Ronny Jackson, pour sa part, était accusé de surprescription de médicaments au sein de l’armée ainsi qu’à la Maison-Blanche, mais également d’avoir instauré un environnement professionnel hostile et d’avoir été aux prises avec une consommation excessive d’alcool. Il aurait notamment été victime d’un accident de la route au volant d’un véhicule du gouvernement après une soirée arrosée.

Selon la presse, il était surnommé « Candy Man » (« l’homme aux bonbons ») en raison de sa propension à prescrire des médicaments.

Donald Trump a regretté la décision de son candidat, estimant qu’il avait été « traité très, très injustement ». Deux jours plus tôt, il avait pourtant suggéré à demi-mot à l’amiral Jackson de se retirer.

Le milliardaire républicain a annoncé jeudi matin à Fox News qu’il avait déjà une idée pour remplacer l’amiral Jackson. Ce serait « quelqu’un de très bien » et « ayant des capacités politiques », a-t-il dit, sans vouloir donner son nom.

Après plus de 15 ans de guerre ininterrompue, le ministère des Anciens Combattants a le plus grand mal à prendre en charge les millions d’anciens soldats que comptent les États-Unis. Les révélations de gestion désastreuse y abondent depuis plus d’une décennie.

Selon un sondage publié jeudi par NBC et le Wall Street Journal, une majorité d’Américains (56 %) estime que le gouvernement Trump n’est « pas compétent ».

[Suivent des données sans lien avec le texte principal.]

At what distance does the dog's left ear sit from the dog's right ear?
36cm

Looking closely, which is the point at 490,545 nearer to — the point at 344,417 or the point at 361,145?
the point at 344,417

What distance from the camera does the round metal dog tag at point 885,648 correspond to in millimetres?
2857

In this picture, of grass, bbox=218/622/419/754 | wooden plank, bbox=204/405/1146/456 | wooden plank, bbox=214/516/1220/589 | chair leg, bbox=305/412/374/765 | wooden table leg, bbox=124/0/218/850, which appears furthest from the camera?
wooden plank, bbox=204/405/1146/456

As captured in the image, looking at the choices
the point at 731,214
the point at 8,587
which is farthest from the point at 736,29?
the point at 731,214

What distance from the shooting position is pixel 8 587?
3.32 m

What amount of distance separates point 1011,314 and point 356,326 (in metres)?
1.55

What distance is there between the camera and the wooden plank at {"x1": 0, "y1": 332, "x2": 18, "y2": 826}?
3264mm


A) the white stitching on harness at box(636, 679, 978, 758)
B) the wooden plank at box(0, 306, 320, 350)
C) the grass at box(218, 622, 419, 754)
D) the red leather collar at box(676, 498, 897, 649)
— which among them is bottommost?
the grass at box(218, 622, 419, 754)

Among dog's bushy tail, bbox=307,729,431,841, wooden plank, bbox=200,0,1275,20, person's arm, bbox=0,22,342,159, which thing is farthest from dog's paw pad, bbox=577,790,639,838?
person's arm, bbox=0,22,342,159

Pompeo investi secrétaire d’État

Washington — À peine investi, le nouveau chef de la diplomatie américaine Mike Pompeo s’est envolé pour une réunion de l’OTAN à Bruxelles vendredi, avant une tournée en Arabie saoudite, en Israël et en Jordanie, « des partenaires clés dans la région ». Le président américain, Donald Trump, s’est dit « ravi » de la confirmation de l’homme qu’il a choisi pour occuper cette fonction cruciale après avoir déjà fait de ce faucon son chef de la CIA. Il devra se saisir immédiatement de deux dossiers brûlants : l’avenir de l’accord iranien et la Corée du Nord, dont il a rencontré le dirigeant récemment. Ex-militaire de 54 ans, à la tête depuis janvier 2017 de l’agence de renseignement la plus puissante au monde, Mike Pompeo a traversé un épineux processus de confirmation parlementaire après sa nomination par Trump mi-mars. Il a fait face à l’opposition d’une majorité de démocrates, qui dénoncent son attitude va-t-en-guerre et des propos jugés islamophobes et homophobes, ainsi qu’à l’aile libertarienne des républicains craignant ses velléités interventionnistes.